Фрагмент текста:
# Модель нейронной сети
##  Автор: Луттиев Владислав, Учебная группа: о.ИЗДтс 23.2/Б3-22


In [1]:
# Импорт библиотек

import os
import random
import numpy as np
import pandas as pd
import time
from tqdm import tqdm

# PyTorch
import torch
from torch import nn
from torch.utils.data import Dataset, DataLoader
from torchsummary import summary

# Sklearn
from sklearn.preprocessing import StandardScaler
from sklearn.metrics import (
    accuracy_score,
    roc_auc_score,
    roc_curve,
    confusion_matrix,
    classification_report,
)

# Визуализация
import matplotlib.pyplot as plt
import seaborn as sns

In [2]:
# Загрузка набора данных

paths = {
    'train': 'nn-dataset/leads_train_nn.csv',
    'val': 'nn-dataset/leads_val_nn.csv',
    'test': 'nn-dataset/leads_test_nn.csv',
}

# Проверка существования файлов
missing = [p for p in paths.values() if not os.path.exists(p)]
if missing:
    raise FileNotFoundError(f'Не найден {missing}.')

train_df = pd.read_csv(paths['train'])
val_df = pd.read_csv(paths['val'])
test_df = pd.read_csv(paths['test'])

# Проверка целевой переменной
target_col = 'Converted'
feature_cols = [c for c in train_df.columns if c != target_col]

auth_cols = set(train_df.columns)
for name, df in [('val', val_df), ('test', test_df)]:
    if set(df.columns) != auth_cols:
        diff = auth_cols ^ set(df.columns)
        raise ValueError(f'Несоответствие столбцов для {name}: {diff}')

print('Train:', train_df.shape, 'Val:', val_df.shape, 'Test:', test_df.shape)


Train: (5383, 172) Val: (1154, 172) Test: (1154, 172)


In [3]:
# Фиксируем генераторы случайных чисел

SEED = 42
os.environ['PYTHONHASHSEED'] = str(SEED)
random.seed(SEED)
np.random.seed(SEED)
torch.manual_seed(SEED)
if torch.cuda.is_available():
    torch.cuda.manual_seed_all(SEED)

Раздел данных:
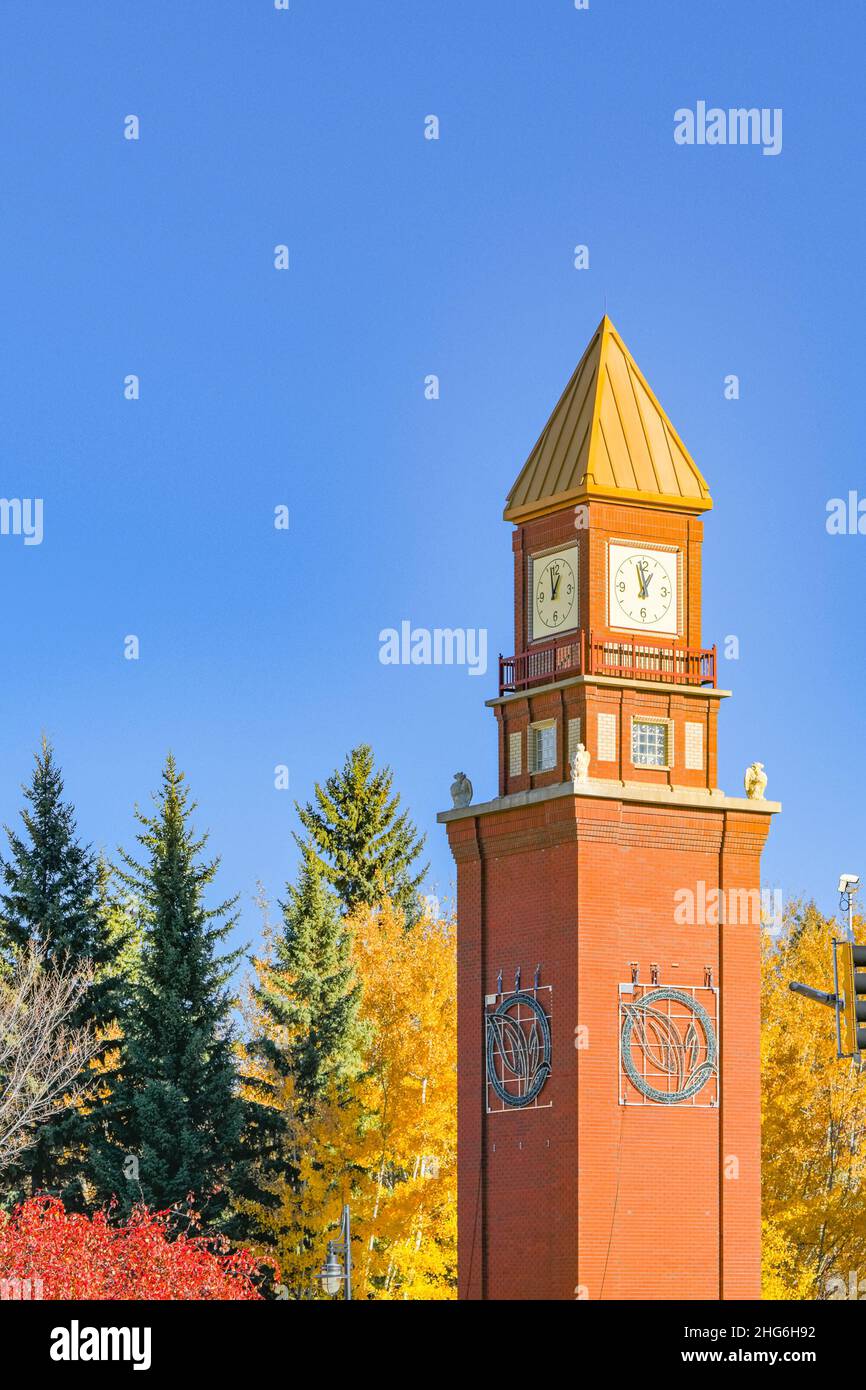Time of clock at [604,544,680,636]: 12:57
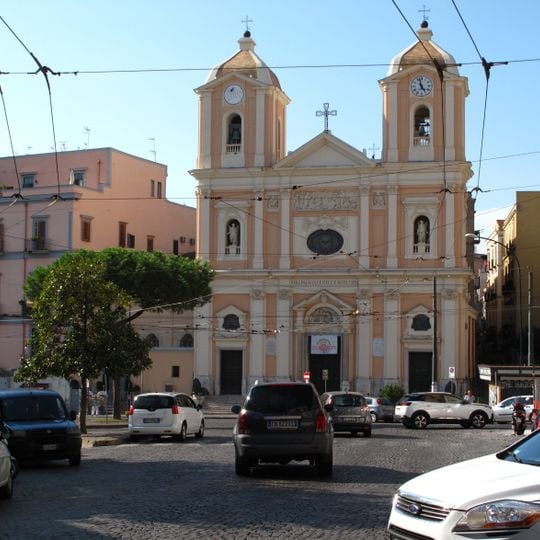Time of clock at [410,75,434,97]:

Задание 1: Перечисли все функции, которые в тексте о модели нейронной сети импортируются из sklearn.metrics.
Задание 2: Как называется целевой столбец в тексте о модели нейронной сети?
Задание 3: Продолжи текст о модели нейронной сети с того места, на котором он заканчивается.

Ответ 1: accuracy_score, roc_auc_score, roc_curve, confusion_matrix, classification_report

Ответ 2: Converted

Ответ 3:
torch.backends.cudnn.deterministic = True
torch.backends.cudnn.benchmark = False


In [4]:
# Устройство нейронной сети
device = torch.device('cuda' if torch.cuda.is_available() else 'cpu')
print('Device:', device)

Device: cuda


In [2]:
device = torch.device('cpu'')
print('Device:', device)

SyntaxError: unterminated string literal (detected at line 1) (1217845238.py, line 1)

In [5]:
# Подготовка и масштабирование признаков

num_cols = [c for c in feature_cols if c.startswith('num__')]
scaler = StandardScaler()

# Масштабирование
if num_cols:
    train_df[num_cols] = scaler.fit_transform(train_df[num_cols])
    val_df[num_cols] = scaler.transform(val_df[num_cols])
    test_df[num_cols] = scaler.transform(test_df[num_cols])

# Преобразование
def to_arrays(df):
    X = df[feature_cols].to_numpy(dtype=np.float32)
    y = df[target_col].astype(np.float32).to_numpy()
    return X, y


X_train, y_train = to_arrays(train_df)
X_val, y_val = to_arrays(val_df)
X_test, y_test = to_arrays(test_df)

print('Размер входного слоя нейронной сети:', X_train.shape[1], '| Масштабированных числовых признаков:', len(num_cols))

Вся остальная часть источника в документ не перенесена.